My daughter is like that, doesn't sweat.  Toward the end of a 3 hr. black belt test, she did have a sheen though.   I'm not sure , I want that either, since she is prone to overheating. She's in 108° heat in Arizona now, so she has to drink lots of water do compensate for the water loss that you don't feel.  Sweat does provide you with a natural cooling system.  I sweat in buckets when we don't have AC.  But since we have been having 60-70's all summer with "few" 80's in Minnesota, it really doesn't matter, since we open the windows.  Perfect training weather.  But I do miss a nice warm summer after a long winter.  Our winters have been pretty mild though.

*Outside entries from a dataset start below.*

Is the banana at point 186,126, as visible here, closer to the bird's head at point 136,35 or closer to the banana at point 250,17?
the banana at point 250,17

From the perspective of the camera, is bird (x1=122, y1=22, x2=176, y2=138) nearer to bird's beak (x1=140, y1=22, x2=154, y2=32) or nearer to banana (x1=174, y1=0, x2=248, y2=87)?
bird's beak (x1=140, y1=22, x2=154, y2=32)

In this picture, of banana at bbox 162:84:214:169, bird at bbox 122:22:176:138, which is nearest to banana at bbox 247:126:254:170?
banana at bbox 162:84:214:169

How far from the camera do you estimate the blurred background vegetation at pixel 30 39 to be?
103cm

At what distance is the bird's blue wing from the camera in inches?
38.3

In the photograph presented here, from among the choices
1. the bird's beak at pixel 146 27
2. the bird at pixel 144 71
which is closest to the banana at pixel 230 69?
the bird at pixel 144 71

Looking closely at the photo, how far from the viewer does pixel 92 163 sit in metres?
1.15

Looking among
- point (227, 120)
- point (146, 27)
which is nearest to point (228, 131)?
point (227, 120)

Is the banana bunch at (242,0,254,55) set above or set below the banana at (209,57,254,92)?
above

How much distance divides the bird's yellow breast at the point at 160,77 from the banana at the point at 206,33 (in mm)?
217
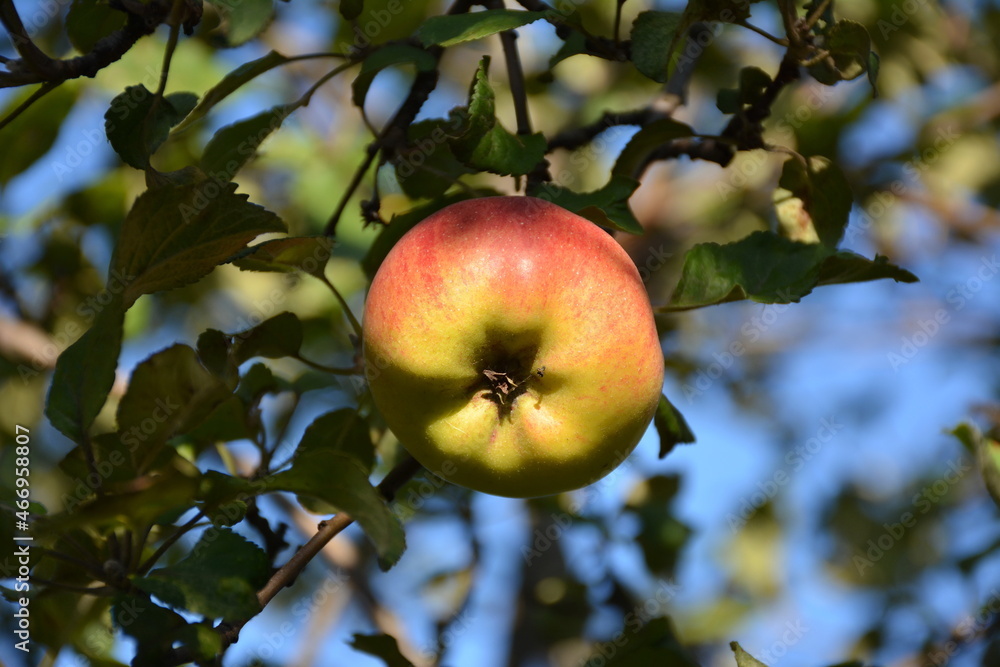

I don't envy you your 90° in the basement though for training.  When does it cool down in Spain?  TW


----------



## Andrew Green (Aug 22, 2004)

give him a few years, he'll be sweatin like the oldies


----------



## OULobo (Aug 23, 2004)

I used to be like that. I didn't really sweat much until about two years into college. Like Andrew said, just give him a little time to let his sweat glands mature.


----------



## Corporal Hicks (Sep 8, 2004)

Still, have you seen those guys in the gym who do the running and you walk in there as they start, you peer in ten minutes later and the sweats are just about showing, a glint on the forehead maybe and then you peer in an hour later they are still there but they are completely soaked, now I call that endurance, but hey thats a hell of alot of sweat.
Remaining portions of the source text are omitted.